Your copy of the material below should match it exactly, except that it holds no pictures.

[BEGIN]

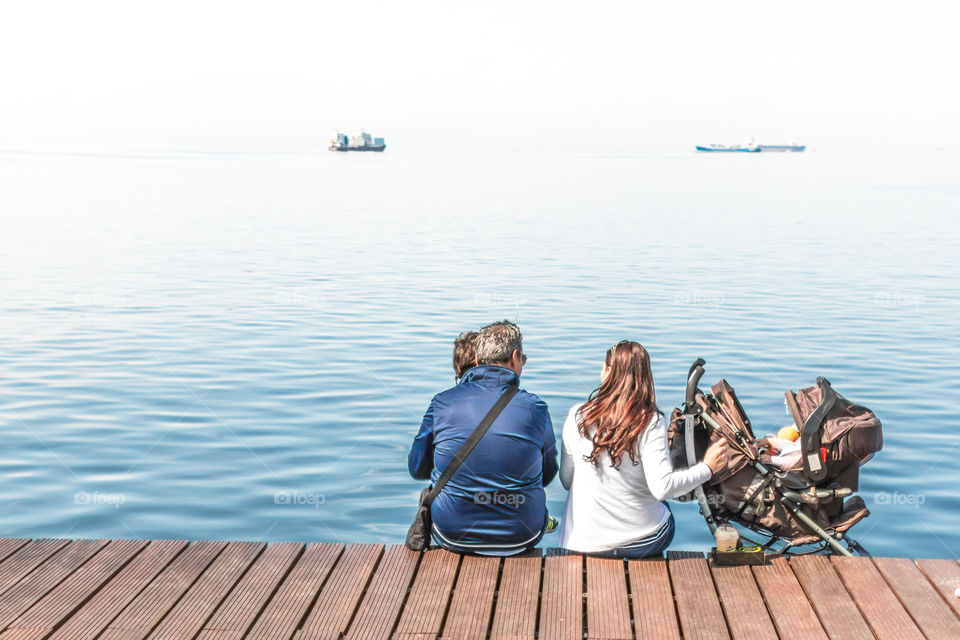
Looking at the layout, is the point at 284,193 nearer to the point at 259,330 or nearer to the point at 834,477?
the point at 259,330

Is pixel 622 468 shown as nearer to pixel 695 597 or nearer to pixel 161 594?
pixel 695 597

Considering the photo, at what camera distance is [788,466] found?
5.54 m

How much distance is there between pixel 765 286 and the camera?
66.3 ft

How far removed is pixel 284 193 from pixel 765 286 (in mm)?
39535

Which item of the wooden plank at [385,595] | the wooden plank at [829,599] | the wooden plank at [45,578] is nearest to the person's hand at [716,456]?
the wooden plank at [829,599]

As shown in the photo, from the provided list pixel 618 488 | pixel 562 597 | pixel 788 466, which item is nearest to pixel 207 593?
pixel 562 597

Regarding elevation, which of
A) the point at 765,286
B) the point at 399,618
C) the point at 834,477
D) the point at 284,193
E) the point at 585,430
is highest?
the point at 585,430

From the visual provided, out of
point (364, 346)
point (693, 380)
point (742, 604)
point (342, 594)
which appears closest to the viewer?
point (742, 604)

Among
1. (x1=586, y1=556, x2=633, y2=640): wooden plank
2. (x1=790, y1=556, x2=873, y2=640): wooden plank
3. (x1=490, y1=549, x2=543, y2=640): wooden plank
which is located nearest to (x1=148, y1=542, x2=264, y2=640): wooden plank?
(x1=490, y1=549, x2=543, y2=640): wooden plank

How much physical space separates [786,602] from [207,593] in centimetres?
266

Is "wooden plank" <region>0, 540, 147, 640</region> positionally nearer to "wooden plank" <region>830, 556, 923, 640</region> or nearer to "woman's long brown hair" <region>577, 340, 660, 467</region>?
"woman's long brown hair" <region>577, 340, 660, 467</region>

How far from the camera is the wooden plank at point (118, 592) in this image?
4.46 meters

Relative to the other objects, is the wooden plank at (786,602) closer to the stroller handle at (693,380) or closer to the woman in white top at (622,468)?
the woman in white top at (622,468)

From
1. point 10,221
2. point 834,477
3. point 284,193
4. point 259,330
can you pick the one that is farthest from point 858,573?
point 284,193
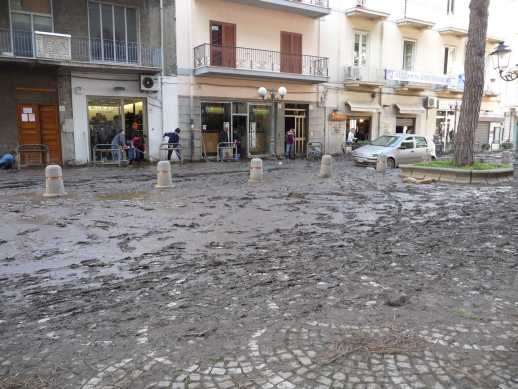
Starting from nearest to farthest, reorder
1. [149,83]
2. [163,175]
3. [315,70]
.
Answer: [163,175], [149,83], [315,70]

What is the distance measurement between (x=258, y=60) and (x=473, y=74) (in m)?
11.9

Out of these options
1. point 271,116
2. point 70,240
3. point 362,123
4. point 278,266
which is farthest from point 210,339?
point 362,123

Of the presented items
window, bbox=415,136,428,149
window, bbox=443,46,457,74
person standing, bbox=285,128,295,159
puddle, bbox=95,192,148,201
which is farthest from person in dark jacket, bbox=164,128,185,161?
window, bbox=443,46,457,74

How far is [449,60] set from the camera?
32.0 meters

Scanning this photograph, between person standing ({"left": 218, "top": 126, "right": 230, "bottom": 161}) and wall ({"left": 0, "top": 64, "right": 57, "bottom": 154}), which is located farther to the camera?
person standing ({"left": 218, "top": 126, "right": 230, "bottom": 161})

[END]

> [COMPLETE ANSWER]:
Looking at the layout, is the point at 284,193 nearer to the point at 259,330 or nearer to the point at 834,477?
the point at 259,330

Is pixel 622 468 shown as nearer to pixel 695 597 or nearer to pixel 161 594?
pixel 695 597

Considering the photo, at what camera distance is [788,466] found?
5.54 m

How much distance is there between pixel 765 286 and the camera?
66.3 ft

How far removed is pixel 284 193 from pixel 765 286 (in mm)?
39535

Which item of the wooden plank at [385,595] | the wooden plank at [829,599] | the wooden plank at [45,578] is nearest to the person's hand at [716,456]?
the wooden plank at [829,599]

As shown in the photo, from the provided list pixel 618 488 | pixel 562 597 | pixel 788 466, which item is nearest to pixel 207 593?
pixel 562 597

Regarding elevation, which of
A) the point at 765,286
B) the point at 399,618
C) the point at 834,477
D) the point at 284,193
E) the point at 585,430
is highest?
the point at 585,430

From the visual provided, out of
point (364, 346)
point (693, 380)
point (742, 604)
point (342, 594)
which appears closest to the viewer?
point (742, 604)

Among
1. (x1=586, y1=556, x2=633, y2=640): wooden plank
2. (x1=790, y1=556, x2=873, y2=640): wooden plank
3. (x1=490, y1=549, x2=543, y2=640): wooden plank
which is located nearest to (x1=148, y1=542, x2=264, y2=640): wooden plank?
(x1=490, y1=549, x2=543, y2=640): wooden plank

How much physical space separates [786,602] from [207,593] in centimetres?
266

Is "wooden plank" <region>0, 540, 147, 640</region> positionally nearer to "wooden plank" <region>830, 556, 923, 640</region> or nearer to "woman's long brown hair" <region>577, 340, 660, 467</region>?
"woman's long brown hair" <region>577, 340, 660, 467</region>

How far from the camera is the wooden plank at point (118, 592) in this image?
4.46 meters

Relative to the other objects, is the wooden plank at (786,602) closer to the stroller handle at (693,380) or closer to the woman in white top at (622,468)?
the woman in white top at (622,468)

From
1. point 10,221
2. point 834,477
3. point 284,193
4. point 259,330
can you pick the one that is farthest from point 858,573?
point 284,193
Starting from nearest to farthest, reorder
1. [149,83]
2. [163,175]
3. [315,70]
.
Answer: [163,175], [149,83], [315,70]

What is the distance measurement between (x=258, y=60) and (x=473, y=74) (in m)?
11.9

Out of these options
1. point 271,116
2. point 70,240
3. point 362,123
4. point 278,266
which is farthest from point 210,339?
point 362,123

Of the presented items
window, bbox=415,136,428,149
window, bbox=443,46,457,74
person standing, bbox=285,128,295,159
puddle, bbox=95,192,148,201
which is farthest from person in dark jacket, bbox=164,128,185,161?
window, bbox=443,46,457,74

How far is [449,60] set from the camera?
32.0 meters

Scanning this photograph, between person standing ({"left": 218, "top": 126, "right": 230, "bottom": 161}) and wall ({"left": 0, "top": 64, "right": 57, "bottom": 154}), which is located farther to the camera?
person standing ({"left": 218, "top": 126, "right": 230, "bottom": 161})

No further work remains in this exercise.